Genau wie beim ersten israelischen Angriff auf Syrien im Jänner lag etwas in der Luft: Wenn Israel signalisiert, dass eine seiner roten Linien erreicht ist, dann sollte man nicht mit Passivität und Abwarten rechnen. Wenn die Indikatoren anzeigen, dass ein vorher definiertes unerwünschtes Szenario eintreffen könnte, dann treten Aktionspläne in Kraft. Sie werden meist perfekt umgesetzt - so sieht es jedenfalls von außen aus. Hin und wieder bringen die Aktionen aber auch paradoxe Resultate hervor, die sich erst später zeigen.

Der aktuelle Anlass war offenbar ein Aufrüstungssprung, vor dem die libanesische Schiitenmiliz Hisbollah stand.
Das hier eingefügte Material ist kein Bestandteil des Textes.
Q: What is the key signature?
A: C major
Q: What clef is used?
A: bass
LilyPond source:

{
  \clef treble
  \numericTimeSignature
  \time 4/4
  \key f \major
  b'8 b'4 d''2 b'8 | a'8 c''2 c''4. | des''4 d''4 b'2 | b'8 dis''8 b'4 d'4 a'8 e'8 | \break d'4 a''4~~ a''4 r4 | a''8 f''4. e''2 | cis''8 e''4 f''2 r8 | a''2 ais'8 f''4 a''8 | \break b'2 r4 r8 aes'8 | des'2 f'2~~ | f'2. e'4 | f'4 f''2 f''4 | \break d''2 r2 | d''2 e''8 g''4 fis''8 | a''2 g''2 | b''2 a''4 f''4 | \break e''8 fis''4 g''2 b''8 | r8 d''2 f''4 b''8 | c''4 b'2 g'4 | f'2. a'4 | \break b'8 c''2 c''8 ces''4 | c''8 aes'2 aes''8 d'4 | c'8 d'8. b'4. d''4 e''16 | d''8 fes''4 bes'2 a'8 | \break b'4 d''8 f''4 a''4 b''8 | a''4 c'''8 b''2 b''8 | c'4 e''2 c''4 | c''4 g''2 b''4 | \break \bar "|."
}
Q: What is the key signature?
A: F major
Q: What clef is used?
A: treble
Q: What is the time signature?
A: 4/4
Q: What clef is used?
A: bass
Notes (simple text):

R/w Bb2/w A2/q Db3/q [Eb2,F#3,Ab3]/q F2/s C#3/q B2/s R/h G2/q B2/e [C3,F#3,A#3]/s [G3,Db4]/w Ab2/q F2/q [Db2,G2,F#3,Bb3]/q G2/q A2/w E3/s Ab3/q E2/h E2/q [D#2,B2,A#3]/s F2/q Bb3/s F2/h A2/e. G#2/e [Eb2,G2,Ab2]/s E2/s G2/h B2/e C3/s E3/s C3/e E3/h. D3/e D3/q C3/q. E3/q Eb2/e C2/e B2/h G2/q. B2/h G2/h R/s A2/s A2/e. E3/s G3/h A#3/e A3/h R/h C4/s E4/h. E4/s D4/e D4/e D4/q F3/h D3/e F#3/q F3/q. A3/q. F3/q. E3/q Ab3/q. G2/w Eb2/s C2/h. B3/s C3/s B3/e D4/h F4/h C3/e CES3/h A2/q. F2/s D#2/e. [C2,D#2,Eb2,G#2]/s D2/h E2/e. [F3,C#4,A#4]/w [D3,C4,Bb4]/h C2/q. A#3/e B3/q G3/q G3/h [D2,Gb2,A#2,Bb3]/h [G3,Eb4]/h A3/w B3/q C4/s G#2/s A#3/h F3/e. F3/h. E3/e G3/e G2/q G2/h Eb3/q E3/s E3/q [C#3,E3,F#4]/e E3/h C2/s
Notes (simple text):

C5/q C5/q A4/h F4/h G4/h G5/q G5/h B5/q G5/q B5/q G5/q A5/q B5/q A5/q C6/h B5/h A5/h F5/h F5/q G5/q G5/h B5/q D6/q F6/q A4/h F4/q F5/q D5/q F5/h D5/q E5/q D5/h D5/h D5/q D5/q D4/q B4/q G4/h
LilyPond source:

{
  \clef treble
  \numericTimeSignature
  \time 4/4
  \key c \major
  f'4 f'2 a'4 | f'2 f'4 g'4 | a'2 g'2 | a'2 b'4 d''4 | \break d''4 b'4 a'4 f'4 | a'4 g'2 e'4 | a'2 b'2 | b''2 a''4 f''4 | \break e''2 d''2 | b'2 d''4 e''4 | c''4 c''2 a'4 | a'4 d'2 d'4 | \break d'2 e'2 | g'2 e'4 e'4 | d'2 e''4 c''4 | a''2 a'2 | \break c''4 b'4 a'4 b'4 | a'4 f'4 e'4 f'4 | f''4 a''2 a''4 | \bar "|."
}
Hier ist die Einschränkung nötig, dass der mediale Informationsstand denkbar niedrig ist. Dass es um die Hisbollah ging, erschließt sich aus der israelischen Rhetorik der letzten Zeit und aus der US-Reaktion auf die Angriffe. Dass das syrische Regime, das sich militärisch immer mehr auf die Hisbollah stützt, dieser ein Raketen-Upgrade durch die Iraner vergönnt - die neue Fateh 110 -, ergibt Sinn. Das würde einen israelischen Angriff wie den im Jänner, der angeblich einer Lieferung Flugabwehrraketen gegolten hat, oder den von Freitagnacht durchaus erklären. Ob es aber auch als Hintergrund dafür ausreicht, dass Israel in der Nacht zum Sonntag über längere Zeit mehrere Ziele bei Damaskus bombardiert, bleibt offen.

Das war eine andere Kategorie als die üblichen israelischen Nacht-und-Nebel-Angriffe, über die beide Seiten nachher nicht viel reden - wie etwa auf eine Rüstungsfabrik in Khartum im Oktober des Vorjahres oder auf einen mutmaßlichen Reaktorbau in Syrien im Herbst 2007. Dass die letzte israelische Aktion als "Angriff auf Syrien" wahrgenommen wird, zeigt allein die Reaktion der Arabischen Liga, in welcher der syrische Sitz nicht mehr vom Assad-Regime besetzt ist.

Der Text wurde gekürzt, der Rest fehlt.